◆ Data supplied:
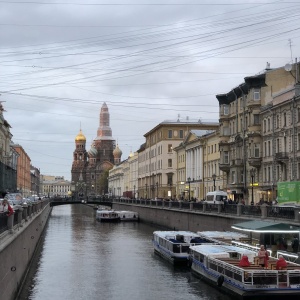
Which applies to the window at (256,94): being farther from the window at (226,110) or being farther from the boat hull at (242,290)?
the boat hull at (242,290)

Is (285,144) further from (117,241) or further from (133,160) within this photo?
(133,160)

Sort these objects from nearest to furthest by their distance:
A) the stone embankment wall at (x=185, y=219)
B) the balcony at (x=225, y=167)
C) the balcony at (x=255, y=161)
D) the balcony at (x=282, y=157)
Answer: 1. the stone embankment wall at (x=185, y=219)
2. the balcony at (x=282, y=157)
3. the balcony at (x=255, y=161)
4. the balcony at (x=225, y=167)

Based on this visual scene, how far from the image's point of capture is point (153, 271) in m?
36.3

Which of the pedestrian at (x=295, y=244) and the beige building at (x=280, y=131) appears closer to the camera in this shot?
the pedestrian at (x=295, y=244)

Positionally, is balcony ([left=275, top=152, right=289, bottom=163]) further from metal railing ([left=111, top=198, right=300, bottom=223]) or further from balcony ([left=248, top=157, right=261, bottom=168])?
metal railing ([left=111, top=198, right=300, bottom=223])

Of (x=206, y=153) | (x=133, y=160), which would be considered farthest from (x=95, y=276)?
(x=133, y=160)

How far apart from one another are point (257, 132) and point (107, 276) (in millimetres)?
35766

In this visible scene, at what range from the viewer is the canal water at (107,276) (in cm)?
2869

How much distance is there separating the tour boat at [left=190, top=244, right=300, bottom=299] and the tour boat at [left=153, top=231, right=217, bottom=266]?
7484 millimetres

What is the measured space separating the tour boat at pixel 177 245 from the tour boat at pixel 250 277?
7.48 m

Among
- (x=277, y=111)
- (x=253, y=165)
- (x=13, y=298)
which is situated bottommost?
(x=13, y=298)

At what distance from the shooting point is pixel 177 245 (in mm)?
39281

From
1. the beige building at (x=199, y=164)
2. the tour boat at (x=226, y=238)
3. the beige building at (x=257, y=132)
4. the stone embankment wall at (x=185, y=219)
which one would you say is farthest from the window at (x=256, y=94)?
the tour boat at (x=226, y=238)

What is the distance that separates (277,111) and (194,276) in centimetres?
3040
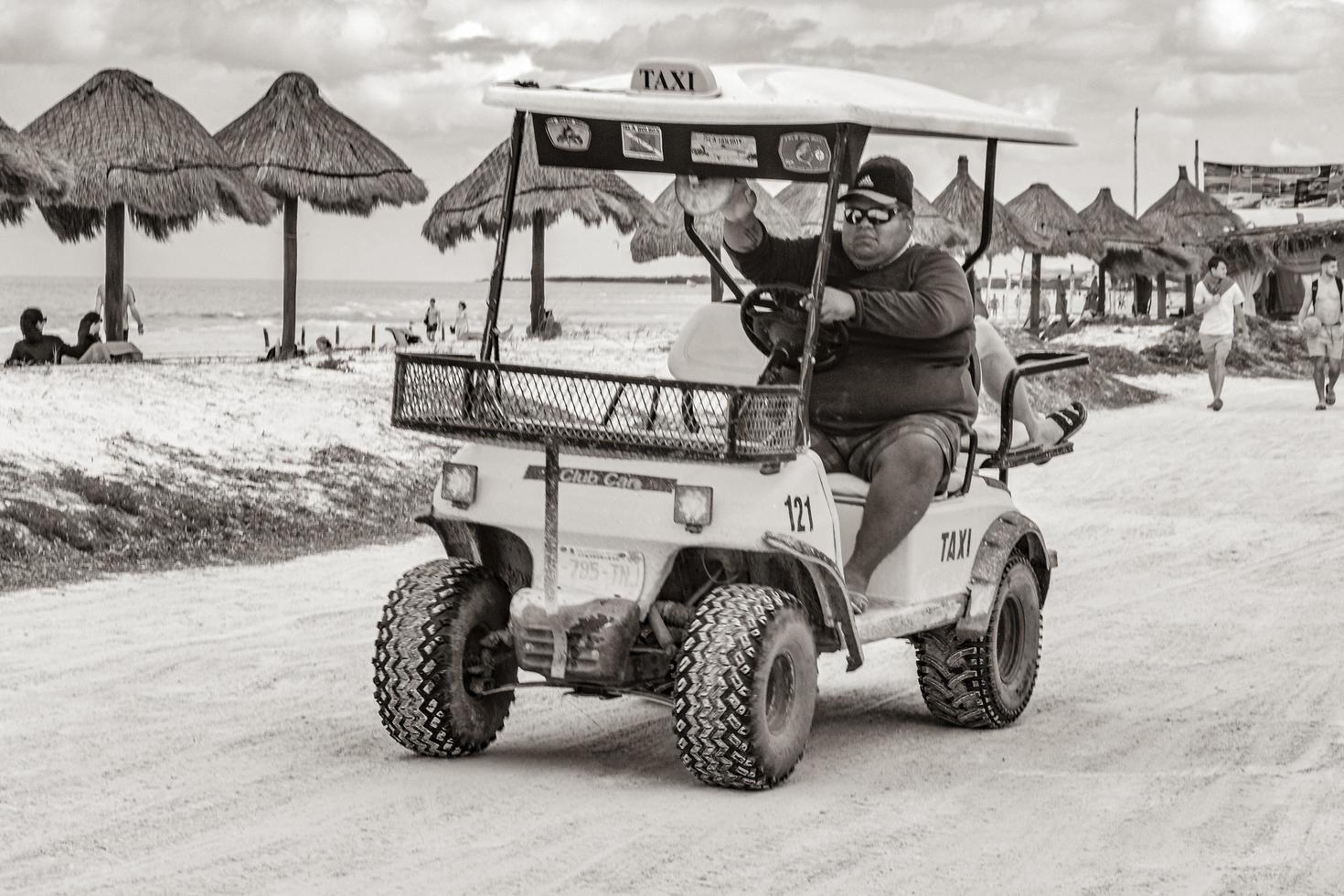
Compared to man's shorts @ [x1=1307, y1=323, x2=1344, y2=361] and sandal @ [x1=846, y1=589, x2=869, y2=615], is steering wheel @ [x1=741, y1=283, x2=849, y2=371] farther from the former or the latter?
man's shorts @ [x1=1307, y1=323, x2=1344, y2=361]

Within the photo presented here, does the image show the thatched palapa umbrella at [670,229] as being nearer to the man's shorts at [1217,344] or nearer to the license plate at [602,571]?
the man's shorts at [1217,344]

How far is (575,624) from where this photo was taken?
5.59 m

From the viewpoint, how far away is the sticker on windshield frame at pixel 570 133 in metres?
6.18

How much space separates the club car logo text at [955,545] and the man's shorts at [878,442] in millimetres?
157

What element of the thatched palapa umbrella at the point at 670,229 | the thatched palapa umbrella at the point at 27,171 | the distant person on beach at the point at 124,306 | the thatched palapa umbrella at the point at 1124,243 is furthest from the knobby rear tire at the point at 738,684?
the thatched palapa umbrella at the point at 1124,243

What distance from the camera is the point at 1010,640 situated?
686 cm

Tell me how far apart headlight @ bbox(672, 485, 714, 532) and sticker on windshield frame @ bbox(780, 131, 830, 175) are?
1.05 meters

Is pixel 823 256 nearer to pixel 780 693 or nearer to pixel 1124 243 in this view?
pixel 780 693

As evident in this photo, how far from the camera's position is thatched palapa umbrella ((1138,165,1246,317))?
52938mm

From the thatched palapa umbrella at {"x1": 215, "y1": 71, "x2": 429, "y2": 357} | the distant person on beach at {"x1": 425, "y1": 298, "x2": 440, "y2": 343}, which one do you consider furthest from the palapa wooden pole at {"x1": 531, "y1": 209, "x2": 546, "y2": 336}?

◆ Required work: Please recast the entries above as a Markdown table with the columns "Row" and "Line": start with the first line of the entries and go on through the line with "4. the balcony at (x=225, y=167)", including it. Give each line its own numbered row, skip the blank lines, and leave the pictures out.

◆ Exercise response:
| Row | Line |
|---|---|
| 1 | Which applies to the window at (256,94): being farther from the window at (226,110) or being farther from the boat hull at (242,290)? |
| 2 | the boat hull at (242,290) |
| 3 | Is (285,144) further from (117,241) or further from (133,160) within this photo? |
| 4 | (133,160) |
| 5 | Sort these objects from nearest to furthest by their distance: |
| 6 | A) the stone embankment wall at (x=185, y=219) |
| 7 | B) the balcony at (x=225, y=167) |
| 8 | C) the balcony at (x=255, y=161) |
| 9 | D) the balcony at (x=282, y=157) |
| 10 | Answer: 1. the stone embankment wall at (x=185, y=219) |
| 11 | 2. the balcony at (x=282, y=157) |
| 12 | 3. the balcony at (x=255, y=161) |
| 13 | 4. the balcony at (x=225, y=167) |